Lucho Suárez
con una espátula

El 24 de junio de 2009, tras un breve, superficial y perturbado sueño, Michael Jackson amaneció en su mansión de Bell Air, Los Ángeles, abrumado por los 50 megashows que le esperaban tres semanas después en Londres y la autoexigencia de revalidar su sueño. brillantez -ahora vacilante- de la estrella del pop superior, Así lo revisó INFOBAE.
Por la tarde tuvo un ensayo completo de “This Is It” en el Staples Center, con el coreógrafo Travis Pane y el director musical Michael Bearden. No podía descansar ni comer, se sentía débil y abrumado por su propio desafío: logró el récord, a los 50 años -pese a sentirse un niño eterno-, de dar cincuenta conciertos posteriores e históricos aquí donde Prince. Yo había dado veinte.
Impulsado por la química, como tantas otras veces, llegó por la tarde al Staples Center y, con esfuerzo, exigió de la garganta y del cuerpo como nunca. Analizó los detalles de sonido, puesta en escena, iluminación, coreografía. Fueron horas de extenuante exigencia. Se retiró a la medianoche, diciendo “te amo” a cada uno de sus asistentes principales. Le esperaba otra noche angustiosa, con sus miedos habituales haciéndose realidad: no poder dormir, ni siquiera demasiada medicación. “Siempre he dicho que Michael pagaría un millón de dólares por una buena noche de sueño, y eso no es una exageración”, dijo Randy Taraborrelli, su biógrafo.
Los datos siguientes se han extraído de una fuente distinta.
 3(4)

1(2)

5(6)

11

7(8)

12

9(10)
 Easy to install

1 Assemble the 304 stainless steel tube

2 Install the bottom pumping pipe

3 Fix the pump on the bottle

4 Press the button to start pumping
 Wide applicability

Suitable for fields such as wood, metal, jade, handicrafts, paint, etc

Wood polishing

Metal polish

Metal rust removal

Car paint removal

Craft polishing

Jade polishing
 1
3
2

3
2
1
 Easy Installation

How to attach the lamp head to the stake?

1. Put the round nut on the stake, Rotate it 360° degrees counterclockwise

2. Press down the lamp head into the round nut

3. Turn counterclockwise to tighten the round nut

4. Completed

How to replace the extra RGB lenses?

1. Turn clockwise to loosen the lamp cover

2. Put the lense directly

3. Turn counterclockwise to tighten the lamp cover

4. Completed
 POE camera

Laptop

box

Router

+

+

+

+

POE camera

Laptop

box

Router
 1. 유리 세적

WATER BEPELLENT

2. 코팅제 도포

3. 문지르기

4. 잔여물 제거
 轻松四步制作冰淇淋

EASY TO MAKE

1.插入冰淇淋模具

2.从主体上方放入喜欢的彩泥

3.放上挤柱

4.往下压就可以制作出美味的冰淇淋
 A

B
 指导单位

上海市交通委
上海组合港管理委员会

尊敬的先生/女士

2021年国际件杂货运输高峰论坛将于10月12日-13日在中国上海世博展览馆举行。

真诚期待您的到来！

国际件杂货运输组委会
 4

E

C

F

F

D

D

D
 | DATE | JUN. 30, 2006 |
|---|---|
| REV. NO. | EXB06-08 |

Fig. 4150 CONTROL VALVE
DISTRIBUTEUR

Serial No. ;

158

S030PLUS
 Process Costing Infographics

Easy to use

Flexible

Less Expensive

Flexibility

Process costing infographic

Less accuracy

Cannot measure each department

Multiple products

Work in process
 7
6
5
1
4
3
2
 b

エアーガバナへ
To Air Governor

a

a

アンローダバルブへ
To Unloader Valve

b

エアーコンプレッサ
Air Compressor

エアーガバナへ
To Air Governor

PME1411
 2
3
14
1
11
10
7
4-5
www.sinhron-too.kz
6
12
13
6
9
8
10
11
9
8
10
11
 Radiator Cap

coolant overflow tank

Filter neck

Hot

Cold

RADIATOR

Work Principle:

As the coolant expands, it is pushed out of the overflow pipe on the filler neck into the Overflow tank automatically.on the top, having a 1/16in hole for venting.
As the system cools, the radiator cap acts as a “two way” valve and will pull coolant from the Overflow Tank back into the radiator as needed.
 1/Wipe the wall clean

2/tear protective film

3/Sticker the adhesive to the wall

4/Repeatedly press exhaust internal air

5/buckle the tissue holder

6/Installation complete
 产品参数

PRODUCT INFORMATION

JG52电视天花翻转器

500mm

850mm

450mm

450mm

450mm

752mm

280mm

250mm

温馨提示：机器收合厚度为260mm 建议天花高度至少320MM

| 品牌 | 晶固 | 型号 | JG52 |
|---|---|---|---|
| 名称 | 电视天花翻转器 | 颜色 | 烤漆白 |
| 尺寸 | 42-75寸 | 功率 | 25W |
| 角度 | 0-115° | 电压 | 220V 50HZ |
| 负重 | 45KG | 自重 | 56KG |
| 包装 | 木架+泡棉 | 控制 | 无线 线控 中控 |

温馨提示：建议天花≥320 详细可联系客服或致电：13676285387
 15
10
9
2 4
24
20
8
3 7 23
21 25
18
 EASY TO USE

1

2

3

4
Pero esa primera mañana, la del 25 de junio, fue más tortuosa que nunca y fue también -sintiéndolo o no- la última. Su médico personal, Conrad Murray, le había sugerido que dejara de tomar propofol, un poderoso anestésico utilizado en cirugía, que él mismo le administró a Jackson por vía intravenosa combinado con xilocaína. A la 1 y media de la tarde, en su palacio, el músico le pidió que lo volviera a hacer. Pero Murray prefirió probar las pastillas. En ese momento, Jackson tomó 10 mg de Valium; a las 2 a.m., Ativan, un ansiolítico; a las 3, otro sedante, llamado Versed. Entre las 5:30 y las 7:30 repitió las dosis de Ativan y Versed.
Ahora era pleno día, un día de principios de verano, y Jackson apretó los párpados, desesperadamente despierto. Su prejuicio —su orden, porque no podía imaginar que nadie lo contradijera— era aplicar la anestesia a la que Murray suponía que se había vuelto adicto. El médico le inyectó 25 miligramos de porpofol a las 10.40 horas. Preocupado, diez minutos después notó que su paciente había dejado de respirar. Inició la maniobra de reanimación con manos temblorosas y le inyectó 0,2 miligramos de Anexate, un fármaco para contrarrestar los efectos de los sedantes.
Al ver que no reaccionaba, en medio del caos supo que el músico lo dejaba. Pidió ayuda a Michael Amir Williams, el guardaespaldas de Jackson, y a Prince Michael, de 12 años, el hijo mayor del músico con Deborah Lowe, enfermera de su dermatólogo. Más tarde, hubo un largo paréntesis de negación de la realidad: las mentes volaron ante la evidencia de que el artista pop estaba a punto de morir o ya estaba muerto.
Recién a las 12:22 llamaron al 911: contestó un auxiliar de seguridad de nombre Alberto Álvarez.